How is the decision made on entry and exit order type:
In other words, the strategy developer has to ask himself if each leg of his strategy demands immediacy or not and run tests to verify the cost-benefit. Broadly speaking, most retail strategies demand immediacy - they are therefore more destabilizing to the markets than high-frequency trading, actually.
Of course, this has been an unsatisfactory answer because I'm just telling you "they leave it to the computer" or "you need to backtest". As for how execution algos decide under the hood between market and limit orders once you've specified all the parameters, I'll try to simplify things.

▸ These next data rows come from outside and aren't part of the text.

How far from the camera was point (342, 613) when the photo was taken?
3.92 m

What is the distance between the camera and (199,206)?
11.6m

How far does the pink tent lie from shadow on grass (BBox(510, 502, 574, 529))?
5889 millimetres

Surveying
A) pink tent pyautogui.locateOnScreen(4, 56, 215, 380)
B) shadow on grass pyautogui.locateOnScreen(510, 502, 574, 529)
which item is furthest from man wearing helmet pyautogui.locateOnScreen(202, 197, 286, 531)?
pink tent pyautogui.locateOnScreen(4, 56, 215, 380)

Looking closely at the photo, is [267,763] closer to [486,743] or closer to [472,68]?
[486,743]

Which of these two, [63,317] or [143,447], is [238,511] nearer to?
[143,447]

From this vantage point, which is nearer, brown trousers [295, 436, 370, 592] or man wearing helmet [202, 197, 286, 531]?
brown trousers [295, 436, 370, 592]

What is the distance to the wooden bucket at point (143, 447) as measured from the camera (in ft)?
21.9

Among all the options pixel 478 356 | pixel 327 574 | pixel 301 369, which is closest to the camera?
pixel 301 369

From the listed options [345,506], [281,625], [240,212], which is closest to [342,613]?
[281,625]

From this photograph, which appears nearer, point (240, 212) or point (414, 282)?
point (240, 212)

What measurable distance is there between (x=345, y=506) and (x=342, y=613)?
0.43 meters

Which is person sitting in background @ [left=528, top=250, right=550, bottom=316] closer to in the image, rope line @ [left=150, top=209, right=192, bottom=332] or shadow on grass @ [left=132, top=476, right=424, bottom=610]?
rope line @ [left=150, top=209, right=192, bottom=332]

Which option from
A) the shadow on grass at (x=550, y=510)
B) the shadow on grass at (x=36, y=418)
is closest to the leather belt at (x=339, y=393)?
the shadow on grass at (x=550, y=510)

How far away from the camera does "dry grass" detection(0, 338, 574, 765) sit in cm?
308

I have to start by saying that I've seen Nanex flame a self-proclaimed Barclays algo developer on Zerohedge, saying that the algos are too simple to require a whole development team.
Nanex is incorrect here.
Because even at the most basic level, assuming the market is in a steady-state, there are 4 things that the algo needs to do - and you can classify each of these as either "cost" or "benefit" (which are really dual, since the objective function is eventually in price units so you can just flip the sign and just treat it as cost - easy to understand - we can say we're minimizing transaction cost). I mentioned in a previous post by saying that we assume no opportunity cost from information, so that removes 1 of them. More elaborately, the other 3 are easy if you assume that the constraints define a convex set. Then it becomes easy and you're guaranteed a closed-form solution with a global minimum. One person can do this.

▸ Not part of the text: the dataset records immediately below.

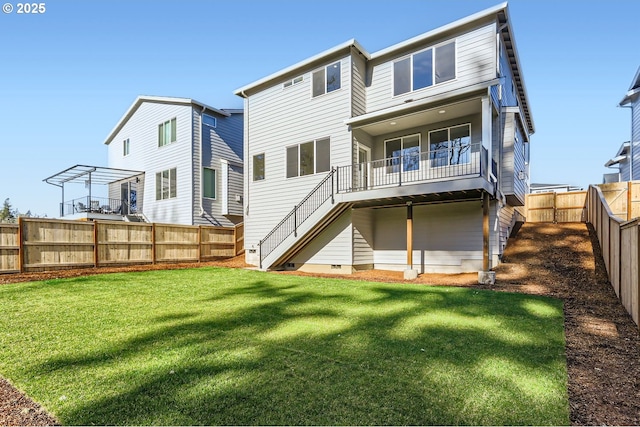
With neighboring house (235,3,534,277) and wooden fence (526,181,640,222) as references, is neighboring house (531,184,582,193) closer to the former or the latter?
wooden fence (526,181,640,222)

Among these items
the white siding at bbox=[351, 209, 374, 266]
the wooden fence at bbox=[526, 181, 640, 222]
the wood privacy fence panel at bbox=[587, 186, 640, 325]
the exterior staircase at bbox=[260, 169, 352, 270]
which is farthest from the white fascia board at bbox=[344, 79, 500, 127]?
the wooden fence at bbox=[526, 181, 640, 222]

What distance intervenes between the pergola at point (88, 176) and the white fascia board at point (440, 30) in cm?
1546

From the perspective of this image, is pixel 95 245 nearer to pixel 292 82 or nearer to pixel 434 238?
pixel 292 82

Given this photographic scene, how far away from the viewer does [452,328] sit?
4.81m

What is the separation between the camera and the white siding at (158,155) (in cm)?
1744

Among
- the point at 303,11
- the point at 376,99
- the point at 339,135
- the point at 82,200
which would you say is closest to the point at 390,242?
the point at 339,135

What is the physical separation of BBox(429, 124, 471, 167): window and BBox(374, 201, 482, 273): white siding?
58.5 inches

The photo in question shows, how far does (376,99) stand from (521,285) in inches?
322

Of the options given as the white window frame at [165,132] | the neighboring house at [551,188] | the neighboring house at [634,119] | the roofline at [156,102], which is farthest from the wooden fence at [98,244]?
the neighboring house at [551,188]

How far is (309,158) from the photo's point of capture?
12.9 meters

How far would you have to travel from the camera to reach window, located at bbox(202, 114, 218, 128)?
58.9ft

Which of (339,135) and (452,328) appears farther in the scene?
(339,135)

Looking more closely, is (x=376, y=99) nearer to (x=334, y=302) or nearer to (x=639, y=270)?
(x=334, y=302)

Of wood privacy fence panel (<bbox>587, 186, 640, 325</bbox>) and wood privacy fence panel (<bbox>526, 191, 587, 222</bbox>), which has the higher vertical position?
wood privacy fence panel (<bbox>526, 191, 587, 222</bbox>)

The problem is when you have nonlinearity in any of your constraints, you're not guaranteed a closed-form solution, and then you'll need someone who did his PhD in operations or applied math to communicate with someone who did his degree in computer science. These algos usually have 10 constraints on top of these 3-4 that I mentioned, and of course, the market is not in a steady-state. You also don't expect just these two guys to be responsible for rolling the feature into production. You need to push this into a test and staging server, you need market data, you need sales to understand what's going on in even more straightforward language than my grossly-simplified version above.